Contarato garante que ainda tem muito fôlego e força para combater a visão deturpada de grande parte da classe política. Ele acredita que seu discurso tenha mexido muito com as pessoas e deu mais visibilidade para que os parlamentares tomem consciência sobre o preconceito, principalmente dentro de um governo negacionista, homofóbico, racista e misógino.

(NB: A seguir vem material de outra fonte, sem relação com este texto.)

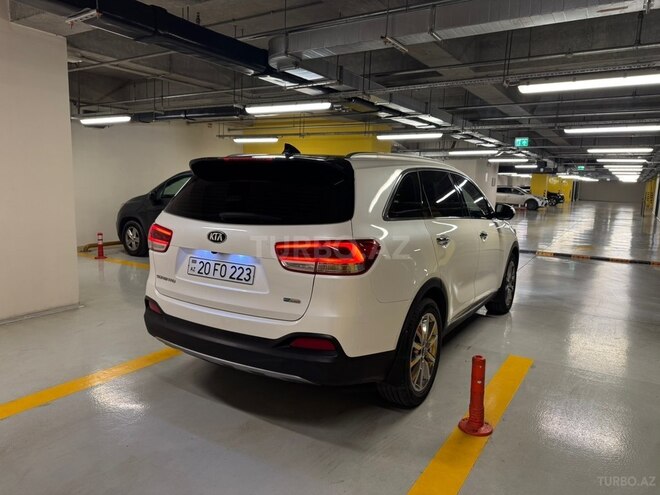 Kia Sorento 2014, 146,000 km - 2.0 l - Gəncə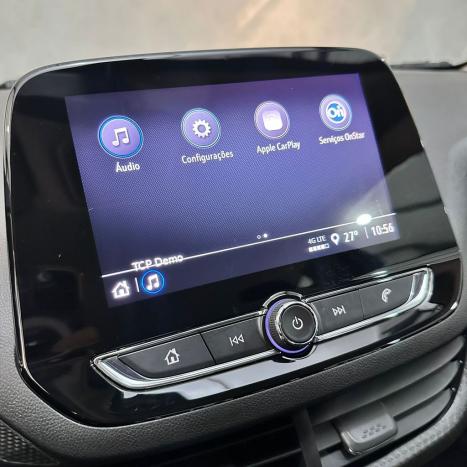 CHEVROLET Onix Hatch 1.0 12V 4P FLEX LT, Foto 12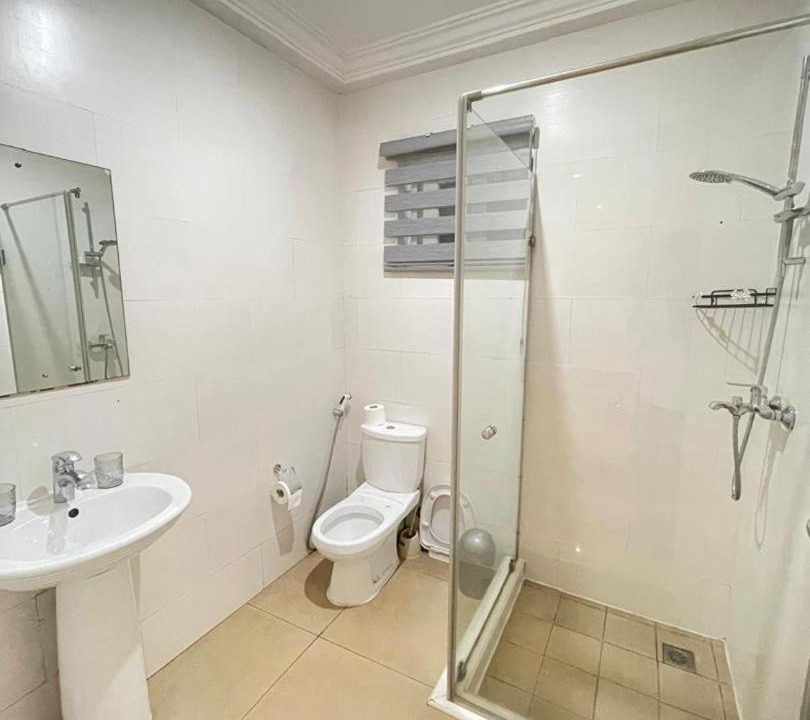Photo of Bathroom in East Legon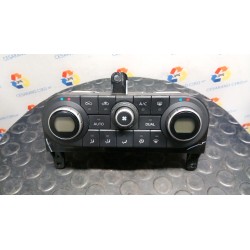 BLOCCO COMANDO CLIMATIZZAZIONE 077 NISSAN QASHQAI (J10E/JJ10E) (02/07-12 HR16 27510JD01A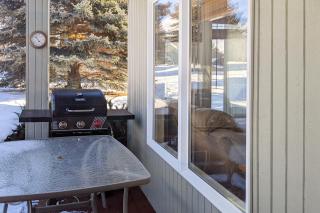 Ski Hill Memories - 9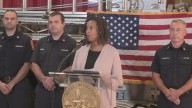 DC honors first responders 24 years after 9/11 attacks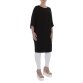 Damen Tuniken von Metrofive - black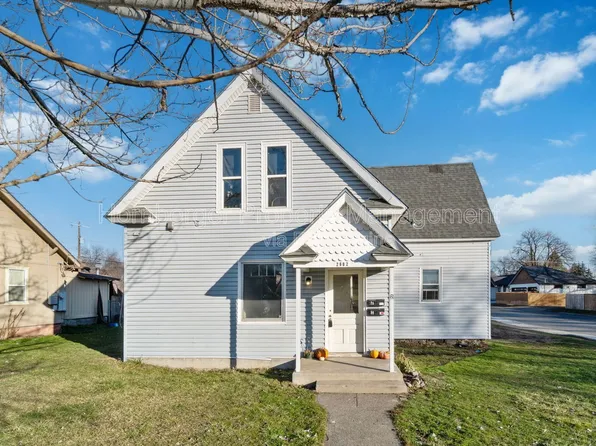 2602 N Hogan St #1, Spokane, WA 99207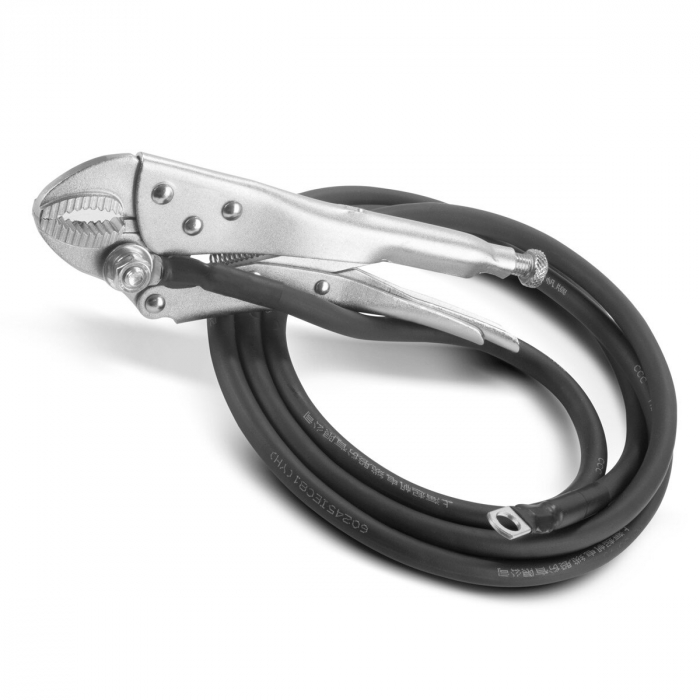 Aparat de sudat bolturi CBR 2500 Pro Stahlwerk [8]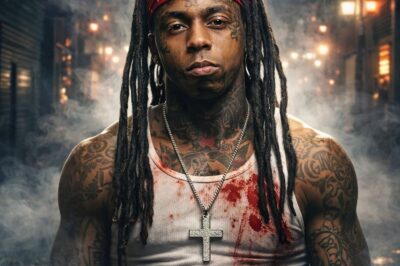 FROM NEAR-DEATH 🔥… TO ONE OF THE COLDEST COMEBACKS IN HIP-HOP HISTORY 🔥🩸 Play Video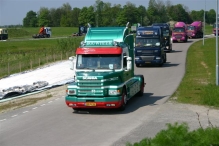 Truck Tour 2009 (2)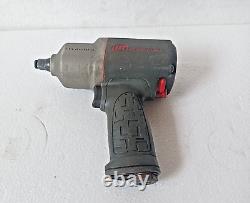 Ingersoll Rand Titanium Pneumatic Impact 1/2 Drive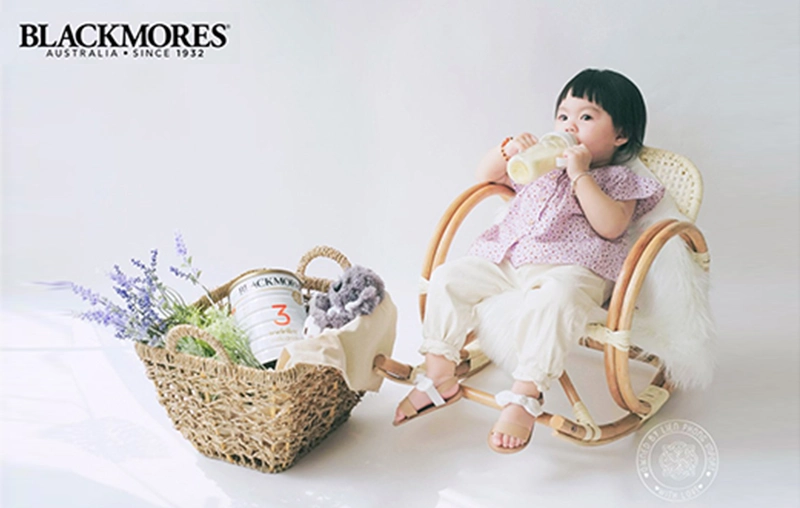 Cách phân biệt sữa Blackmores thật giả chính xác nhất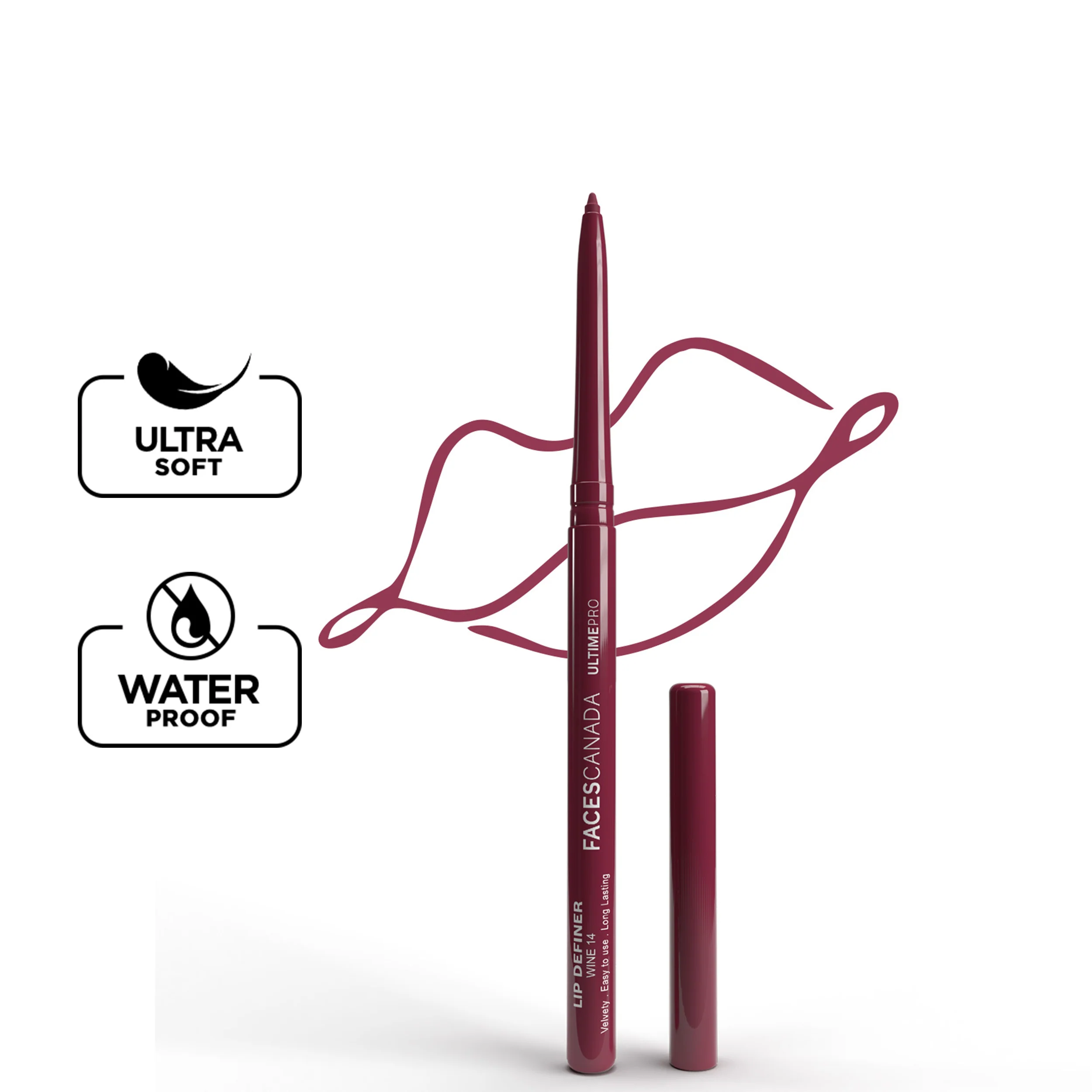 Ultime Pro Lip Definer - Image 6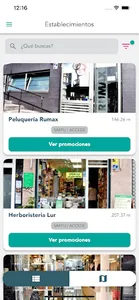 Laurak Bat Pasaia screenshot 1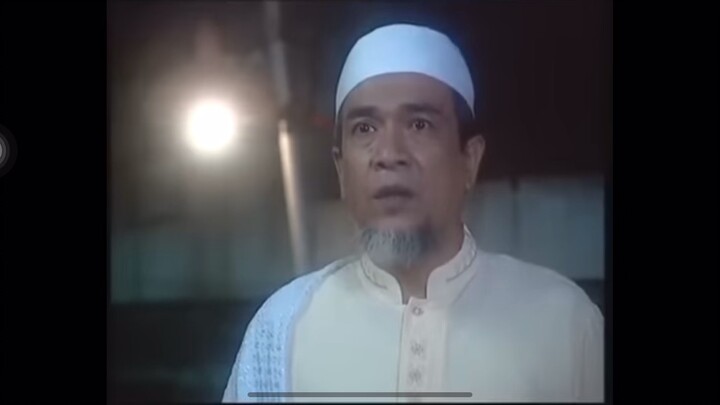 Lord suroso marah marah sama ustad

“Não podemos focar naquilo que as pessoas fazem para nós, mas analisar o que estamos fazendo com aquilo que estão praticando contra a gente e o que nós estamos transformando aquilo. Precisamos ter mais coragem, maior participação da população LGBTQIA+ na política e colocar em debate. Se o Senado aprovar qualquer lei, e se este Presidente da República [Jair Bolsonaro] vetar, a gente ganha mais força para derrubar o veto e isso nos fortalece cada vez mais. Ser cidadão não é apenas viver em sociedade, mas transformá-la”, finaliza.